What is needed here is an exact printout of the data, with no pictures included.

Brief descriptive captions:
= = = = =

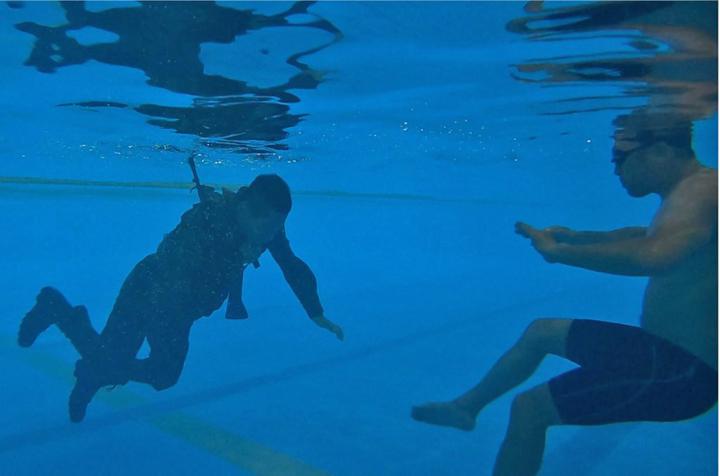 画像1: 水中で装具を外す隊員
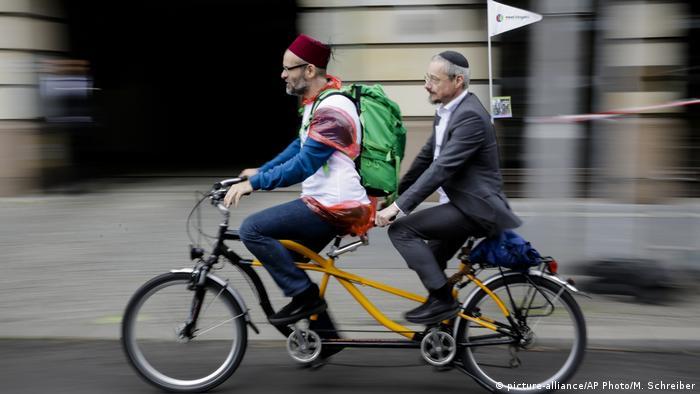 مسافرت یک ملاامام مسلمان و خاخام یهودی با بایسکل در برلین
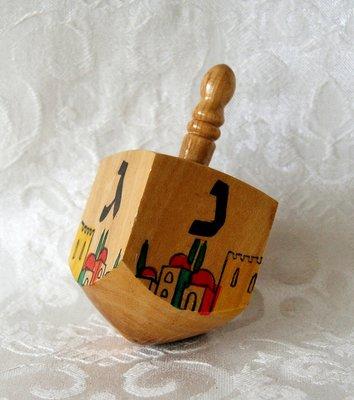 Dreidel, luxe dreidel large van olijfhout, handgemaakt en beschilderd met Jeruzalem decoratie 8 x 3,5 cm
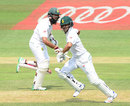 JP Duminy and Hashim Amla run between the wickets during their big stand, South Africa v Sri Lanka, 3rd Test, Johannesburg, 1st day, January 12, 2017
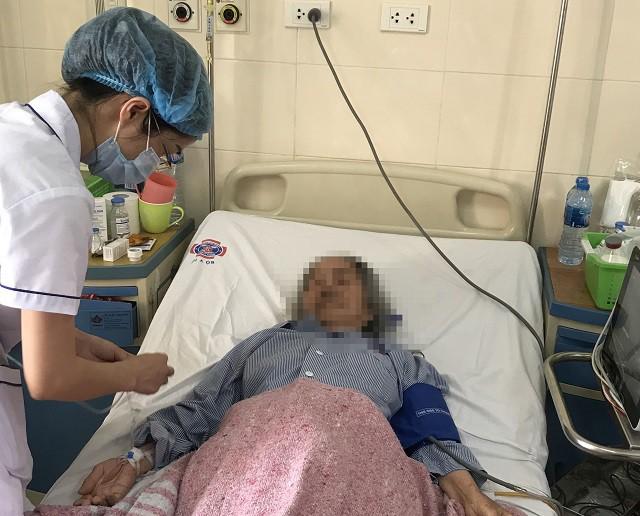 Phẫu thuật cắt bỏ khối u xùi loét má trái, tạo hình thành công cho cụ ông 91 tuổi - Ảnh 5.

= = = = =

(Response to this exercise)
 画像1: 水中で装具を外す隊員
 مسافرت یک ملاامام مسلمان و خاخام یهودی با بایسکل در برلین
 Dreidel, luxe dreidel large van olijfhout, handgemaakt en beschilderd met Jeruzalem decoratie 8 x 3,5 cm
 JP Duminy and Hashim Amla run between the wickets during their big stand, South Africa v Sri Lanka, 3rd Test, Johannesburg, 1st day, January 12, 2017
 Phẫu thuật cắt bỏ khối u xùi loét má trái, tạo hình thành công cho cụ ông 91 tuổi - Ảnh 5.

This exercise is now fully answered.